What produces the perception, feeling, movement and ultimately the harmonic whole that we describe as living? These processes are very closely related to one another, yet seem so far apart. At the simplest level, one cell picks up the stimulation, processes it and sends it to another cell, where a movement or an action is triggered. In this way, the cells combine to form an entire organism.


Countless feedback loops and regulatory cycles work together to form a whole.

In order to answer the question of how energy is produced, we have to understand how a biochemical reaction results from biological processes like digestion or breathing, and how energy is made available to the body via countless ion transfers. If we dig deep enough, via millions of interim steps we will reach the microcosm of our own energy production where the mitochondria – the powerhouses in the cells – do their work. 


These little corpuscles found in all cells except the red blood cells are linked to our metabolism and stress system, finely tuned like the ensemble of an orchestra. They look like bacteria, and millions of years ago were bacteria that have since developed the ability to use oxygen as a source of energy. They account for about eight kilograms of our body weight. They also form the interface between our biology and the biochemical reactions of countless ion transfers.
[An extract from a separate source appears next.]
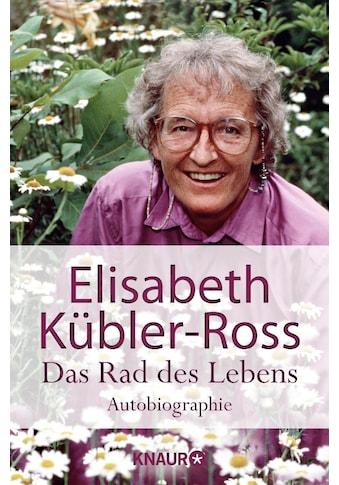 Buch »Das Rad des Lebens / Elisabeth Kübler-Ross« kaufen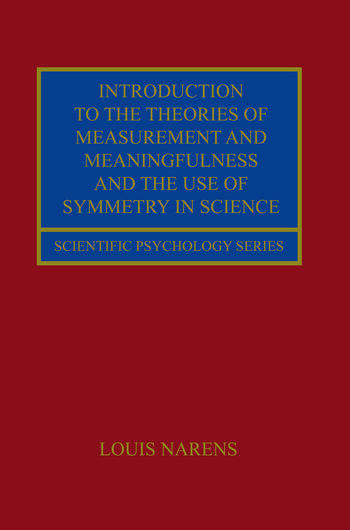Introduction to the Theories of Measurement and Meaningfulness and the Use of Symmetry in Science book cover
The end result is energy and it is that energy which in turn sustains the processes that make human life possible.


Food may be energy too, but that energy depends on the quality of our food. What does the body do with that energy and what does it do with the surplus? What biological processes of regulation are involved? When do we feel well, when do we feel off-colour and when do we become sick? – we have so many questions and so few meaningful answers.

In the mitochondria, the biological process becomes a biochemical reaction. By a process of combustion (oxidation), energy (energy-rich phosphates) is produced from oxygen and nutritional components like fatty acids and sugar molecules. Buffer systems intercept any surplus reactive molecules like oxygen and hydrogen ions from these reactions in a delicate balancing act, which may be disrupted by one-sided nutrition or stress factors like chronic illnesses. This only heightens the degree of inflammation within the body.
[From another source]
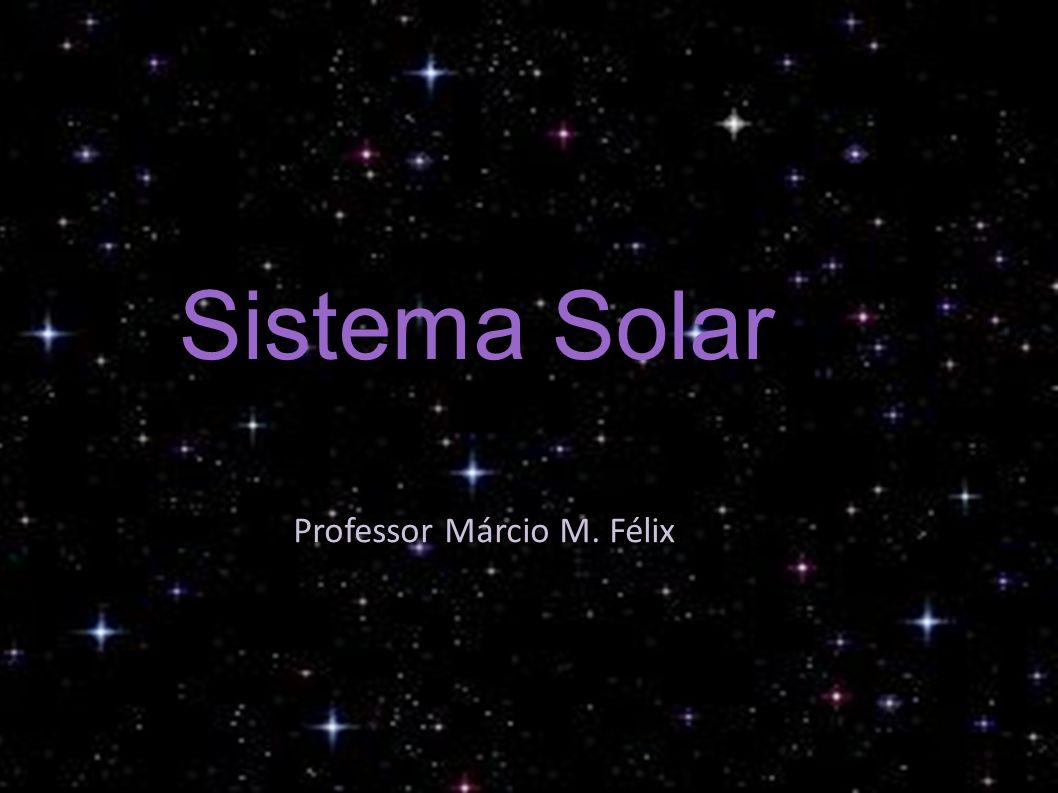 Sistema Solar Professor Márcio M. Félix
Eating for wellbeing and longevity

Scientists cannot agree on many aspects of nutrition.

There are many diverging opinions when it comes to eating. This subject is charged with strong emotions and very little scientific analysis. How each of us eats has a lot to do with our self-image and our idea or belief of what our body needs to function properly. For this reason, I would like to give you a few rules of thumb based on the latest scientific research and my own experience.

Oxidation or combustion is a chemical reaction
involving the use of oxygen.


A reaction involving withdrawal of a hydrogen ion compound is also referred to these days as oxidation or combustion.
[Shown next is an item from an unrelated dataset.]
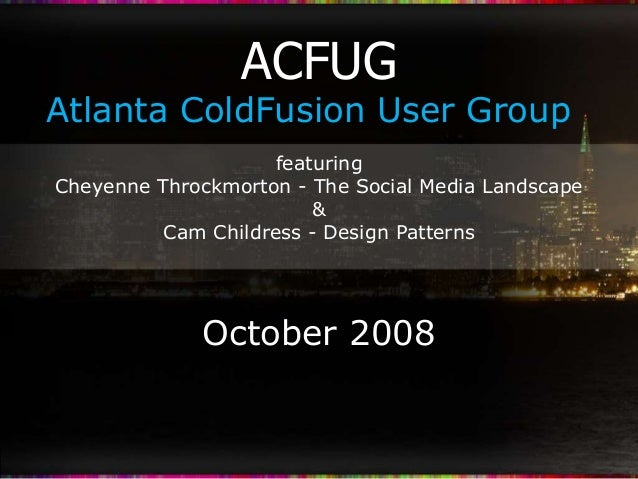 October 2008 featuring Cheyenne Throckmorton - The Social Media Landscape & Cam Childress - Design Patterns Atlanta ColdFu...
In general terms, oxidation describes chemical reactions where hydrogen ions are released and displaced. This can lead to an imbalance and a milieu with increased reactivity (responsiveness). The body has buffer systems to intercept any surplus hydrogen ions resulting from metabolic processes. When the capacity of these buffer systems is exhausted, this leads to an accumulation of so-called free radicals (reactive oxygen compounds). The cell milieu becomes acidic and the inflammation surrounding it is exacerbated. The resultant change in the cell environment damages or destroys the cells. This mechanism plays an important role in all chronic illnesses, whether in the nervous system, the liver, the muscles or other bodily tissue.

My own personal attitude to food


I don’t worry about my cholesterol level.

I eat fat, because fat doesn’t make me fat, any more than spinach makes me green.

I take no food supplements; I only consume complex substances like foodstuffs.

I eat colourful and well-seasoned food.

This means my diet is not one-sided and stimulates my metabolism.

I avoid highly processed or convenience, ready-to-eat food.

I eat very little sugar or other carbohydrates.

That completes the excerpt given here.